Letztendlich stellt Lewis fest, dass es nicht nur möglich sein muss, einen imposanten Wasserfall als “erhaben” bezeichnen zu dürfen, sondern es auch geradezu notwendig ist die Existenz einer objektiven Wahrheit sowie die Einsicht in das Gute zu erkennen sowie zu erlernen.

Lewis´ “Tao” : Verteidigung von objektiver Wahrheit und Naturrecht

Um nicht einer sauertöpfischen Moral oder gar der christlichen Apologetik bezichtigt zu werden vollführt C.S. Lewis schliesslich einen genialen Schachzug, mit welchem er seine Verteidigung der objektiven Wahrheit vorantreibt. Er tut dieses, indem er das klassische, durch Stoa und Christentum massgeblich entwickelte Naturrechtsdenken stark macht – ohne es jedoch als solches zu bezeichnen.

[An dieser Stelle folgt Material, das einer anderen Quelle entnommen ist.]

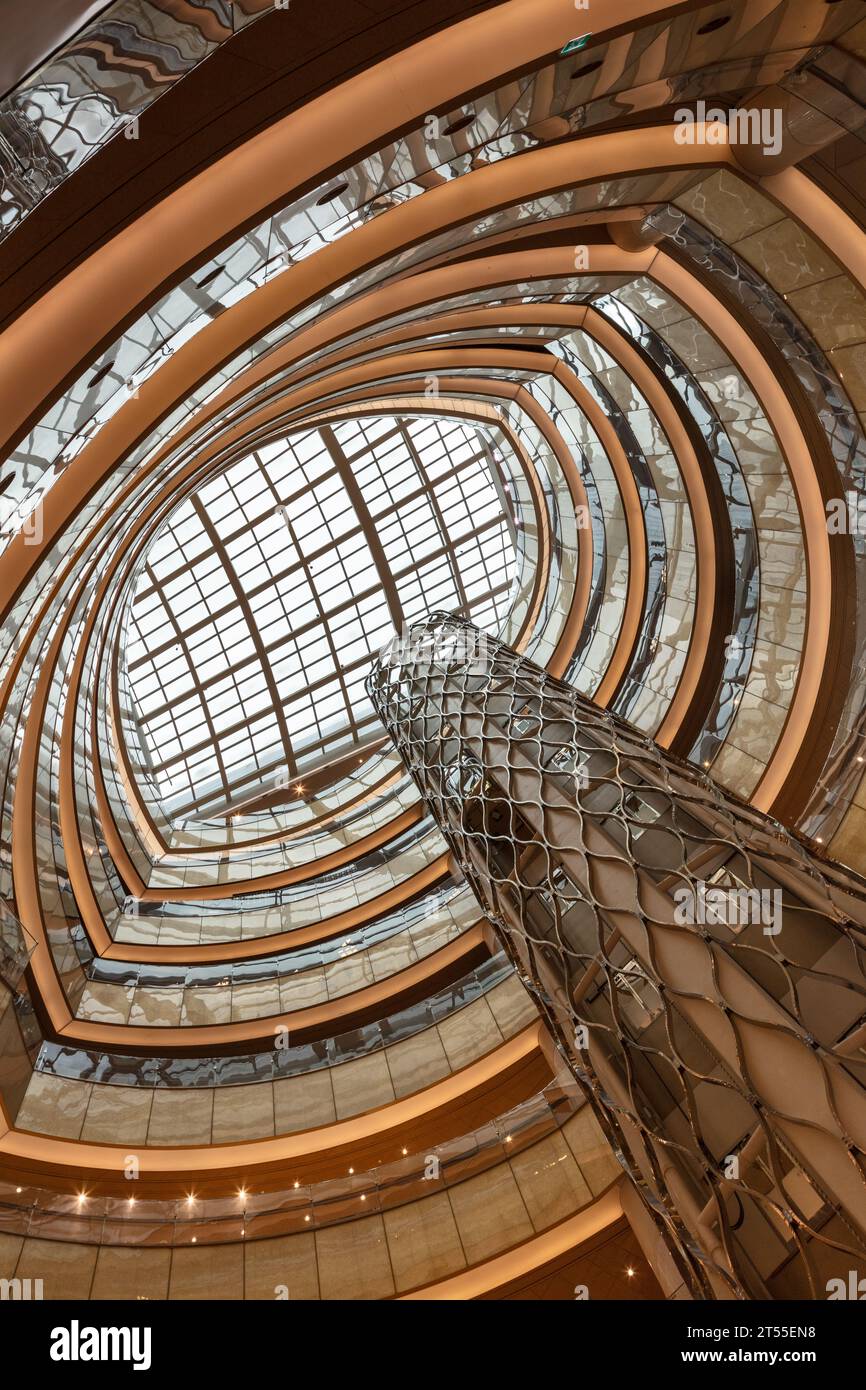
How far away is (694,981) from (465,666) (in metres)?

Neben bereits erwähnten Denkern wie Platon, Aristoteles und Augustinus zitiert er nämlich auch beispielsweise chinesische Denker wie Konfuzius oder zitiert neben jüdisch-christlichen Texten ebenfalls aus Heiligen Texten des Hinduismus, des Islams, amerikanischer Ureinwohner oder der nordischen Mythologie. Im Verknüpfen ihrer Gedankengänge und in der Sichtung gemeinsamer sittlicher Grundsätze in allen Kulturen stellt Lewis ziemlich eindrucksvoll bei allen Variationen im Einzelnen die empirisch nachweisbare Existenz eines weltumspannenden Grundkonsenses in Bezug auf das Gute und das Schlechte in allen Kulturen und zu allen Zeiten heraus. Diese objektiv sittliche Norm, ohne die keine Werturteile gefällt werden können und die zum Ausdruck bringt, dass der Mensch das Gute nicht einfach “erfindet”, sondern er dieses in seiner Vernunft bereits vorfindet und diesem gehorchen muss, bezeichnet er mit dem für potentielle Christentumskritiker unverfänglich wirkenden Begriff des “Tao”.

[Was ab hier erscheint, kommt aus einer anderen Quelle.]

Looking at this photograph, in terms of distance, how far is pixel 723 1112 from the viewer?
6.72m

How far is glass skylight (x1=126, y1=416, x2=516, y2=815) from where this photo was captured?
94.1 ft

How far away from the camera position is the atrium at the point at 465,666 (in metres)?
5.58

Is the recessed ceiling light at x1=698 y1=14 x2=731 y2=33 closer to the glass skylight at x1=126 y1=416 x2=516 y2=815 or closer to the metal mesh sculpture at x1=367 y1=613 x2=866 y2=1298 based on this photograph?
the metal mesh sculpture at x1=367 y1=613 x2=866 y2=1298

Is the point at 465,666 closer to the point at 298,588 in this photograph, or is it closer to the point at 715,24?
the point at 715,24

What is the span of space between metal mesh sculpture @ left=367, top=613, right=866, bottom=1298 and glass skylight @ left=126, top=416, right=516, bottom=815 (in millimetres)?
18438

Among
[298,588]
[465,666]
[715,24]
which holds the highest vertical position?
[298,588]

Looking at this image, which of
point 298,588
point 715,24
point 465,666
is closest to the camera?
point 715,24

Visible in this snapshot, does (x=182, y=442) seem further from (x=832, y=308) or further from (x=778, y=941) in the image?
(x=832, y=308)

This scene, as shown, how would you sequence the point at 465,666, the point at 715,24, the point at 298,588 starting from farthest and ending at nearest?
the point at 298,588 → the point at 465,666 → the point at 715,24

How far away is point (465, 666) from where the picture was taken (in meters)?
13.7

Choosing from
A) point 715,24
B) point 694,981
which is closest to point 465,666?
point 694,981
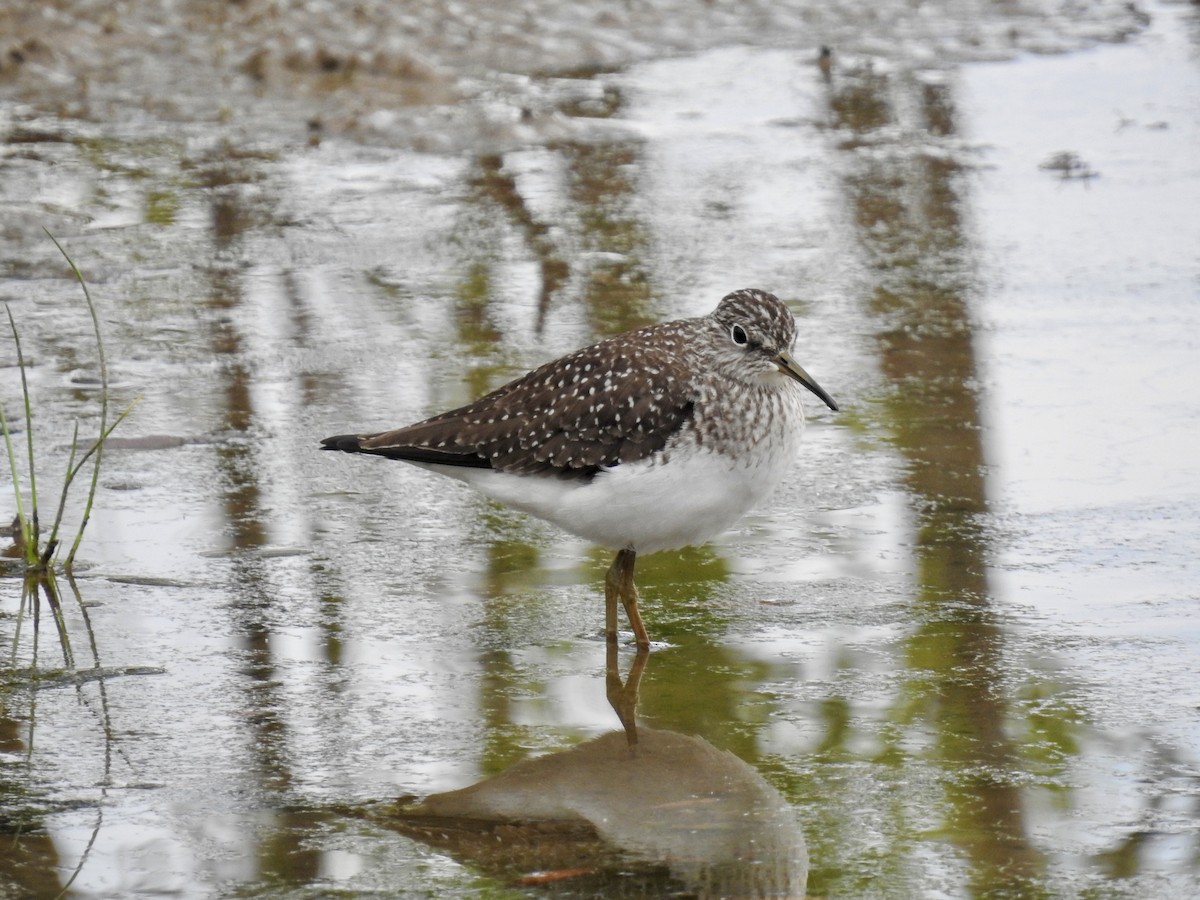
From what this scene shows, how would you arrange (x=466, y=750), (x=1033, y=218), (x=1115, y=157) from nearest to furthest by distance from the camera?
(x=466, y=750), (x=1033, y=218), (x=1115, y=157)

Im Anhang zu “Die Abschaffung des Menschen” listet Lewis sogar eine Reihe von universellen Grundwerten auf, die er als Teile des von ihm bezeichneten Tao sah – unterstützt durch Zitate aus verschiedenen Religionen, Philosophien und Kulturen, die alle diese Grundwerte als gleichermassen essentiell erachten.

Mit dem Tao-Begriff versucht Lewis auszudrücken, dass es Handlungen und Dinge geben kann, welche den Menschen davon abhalten ein gelungenes Leben zu führen.

Kriterien für ein gelungenes Leben stellen jedoch nicht beispielsweise materieller Erfolg oder totale Ungebundenheit oder Selbstverwirklichung dar, sondern – so alle Kulturen unisono – letztendlich allein nur, ob es im Laufe des eigenen Lebens gelingt, sich in eben dieses von Lewis so bezeichnete Tao einzufügen. Die Erfahrung aller Kulturen lehre, so Lewis, dass alle Versuche, sich ausserhalb eben dieses Tao zu verwirklichen das Scheitern des eigenen Lebens und im grösseren Massstab ganzer Kulturen bedeuten müssen.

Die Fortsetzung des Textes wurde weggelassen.